En retrouvant le sol et mes amis, je distribue les colliers de Yielix et nous nous rendons au quartier des Laborieux pour y acheter de nouveaux habits, des armes et des armures de cuir. Maintenant, nous nous fondons un peu plus dans la masse civile de Rask. Un petit détour par le marché aux esclaves nous permet de prendre conscience de l’étendue du trafic Autochtone qui se joue ici. Drak, Lore et Wish s’entassent sur quelques mètres, prêts à être vendu au premier venu. Au sein de ce petit marché vomitif, nous entendons parler d’un autre Guildien en ville. Ou plutôt d’un ex-Guildien en la personne de Boak, un Ashragor tenant un commerce dans le quartier des Brumes.

Celui-ci nous accueille dans sa boutique affablement. C’est une sorte de grand cadavre de deux mètres animé par je ne sais quelle esprit maléfique qu’il dissimule sous une cape d’affabilité. Il nous avoue être venu s’installer ici pour ne plus être brimé dans son art. Tout en discutant, j’observe du coin de l’œil ses divers produits, ne les reconnaissant pas tous. Au cours de la discussion, il nous en dit plus sur le quartier des Casernes. Pour finir, je lui achète une grenouille rouge tachetée d’orange qui une fois léchée ou croquée sert d’euphorisant. Juste avant de partir, Boak me retient avant de partir et mets en garde contre notre façon de nous comporter et ce que nous portons au cou. Selon lui, la faune locale a du mal avec ce qui possède une morale.
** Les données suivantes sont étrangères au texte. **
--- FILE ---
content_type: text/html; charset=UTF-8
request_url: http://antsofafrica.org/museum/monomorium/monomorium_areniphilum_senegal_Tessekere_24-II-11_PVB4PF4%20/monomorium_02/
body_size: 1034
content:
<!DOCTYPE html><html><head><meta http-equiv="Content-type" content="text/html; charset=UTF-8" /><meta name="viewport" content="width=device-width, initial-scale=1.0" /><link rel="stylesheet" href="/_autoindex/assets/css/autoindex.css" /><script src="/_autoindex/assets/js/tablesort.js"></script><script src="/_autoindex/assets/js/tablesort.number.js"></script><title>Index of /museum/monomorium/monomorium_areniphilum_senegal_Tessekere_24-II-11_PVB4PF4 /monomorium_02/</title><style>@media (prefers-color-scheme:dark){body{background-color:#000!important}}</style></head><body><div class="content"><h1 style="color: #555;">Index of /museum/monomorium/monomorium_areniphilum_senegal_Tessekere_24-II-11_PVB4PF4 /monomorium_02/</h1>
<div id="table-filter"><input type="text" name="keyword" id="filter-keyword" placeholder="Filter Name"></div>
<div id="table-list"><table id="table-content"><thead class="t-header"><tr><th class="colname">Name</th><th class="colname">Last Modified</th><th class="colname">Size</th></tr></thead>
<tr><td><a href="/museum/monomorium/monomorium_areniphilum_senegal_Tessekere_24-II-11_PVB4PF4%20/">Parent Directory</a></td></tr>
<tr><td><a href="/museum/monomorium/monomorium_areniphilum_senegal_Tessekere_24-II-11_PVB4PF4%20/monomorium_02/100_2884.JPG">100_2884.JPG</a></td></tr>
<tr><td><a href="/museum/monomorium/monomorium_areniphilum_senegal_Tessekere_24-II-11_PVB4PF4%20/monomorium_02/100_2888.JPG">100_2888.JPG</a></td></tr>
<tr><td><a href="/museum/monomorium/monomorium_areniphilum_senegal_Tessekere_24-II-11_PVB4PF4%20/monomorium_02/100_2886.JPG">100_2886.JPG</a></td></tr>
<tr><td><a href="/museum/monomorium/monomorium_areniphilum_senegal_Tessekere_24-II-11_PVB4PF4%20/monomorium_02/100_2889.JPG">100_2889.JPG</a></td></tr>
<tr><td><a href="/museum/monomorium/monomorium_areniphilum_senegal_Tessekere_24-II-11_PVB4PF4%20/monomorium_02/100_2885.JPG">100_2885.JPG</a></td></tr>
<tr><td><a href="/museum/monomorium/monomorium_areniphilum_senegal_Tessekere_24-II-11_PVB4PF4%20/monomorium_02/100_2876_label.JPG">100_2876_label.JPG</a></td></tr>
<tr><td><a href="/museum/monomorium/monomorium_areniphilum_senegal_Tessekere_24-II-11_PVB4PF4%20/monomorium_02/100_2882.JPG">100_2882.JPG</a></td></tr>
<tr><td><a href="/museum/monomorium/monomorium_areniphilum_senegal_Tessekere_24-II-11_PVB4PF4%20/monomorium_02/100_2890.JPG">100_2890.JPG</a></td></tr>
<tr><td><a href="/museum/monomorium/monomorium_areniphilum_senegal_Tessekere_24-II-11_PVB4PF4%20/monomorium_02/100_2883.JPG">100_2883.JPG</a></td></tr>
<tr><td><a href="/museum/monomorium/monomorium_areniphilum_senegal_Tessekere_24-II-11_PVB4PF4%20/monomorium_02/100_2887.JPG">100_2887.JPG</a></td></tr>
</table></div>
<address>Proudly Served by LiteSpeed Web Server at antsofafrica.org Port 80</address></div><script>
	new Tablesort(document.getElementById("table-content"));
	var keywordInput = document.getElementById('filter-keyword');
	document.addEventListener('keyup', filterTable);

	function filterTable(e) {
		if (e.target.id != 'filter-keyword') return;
J’ai l’impression que nous prenons doucement connaissance du fonctionnement de la ville. Aussi notre prochaine étape est un tripot dans le quartier des Casernes. Là, j’apprends à jouer à l’Escalade après avoir observé une table de jeu un moment. Je parviens à déjouer leurs tentatives de me plumer en abusant de ma méconnaissance du jeu et parviens à emporter quelques Guilders de plus qu’avant de me mettre à la table. A la fin de la partie, les joueurs m’apprennent qu’il existe deux variantes du jeu. La première fait intervenir de l’Ikill, un alcool décuplant les capacités intellectuelles mais chamboulant totalement les émotions du joueur. La seconde offre aux joueurs la possibilité de remplacer les mises par des parties de leur corps qui sont tranchées en cas de perte. Quels genres de psychopathes peuvent s’adonner à cette pratique ? Devant mon attitude choquée, un joueur justifie l’existence du jeu par un fort engouement du public. Décidemment Rask rassemble les pires aspects du Continent.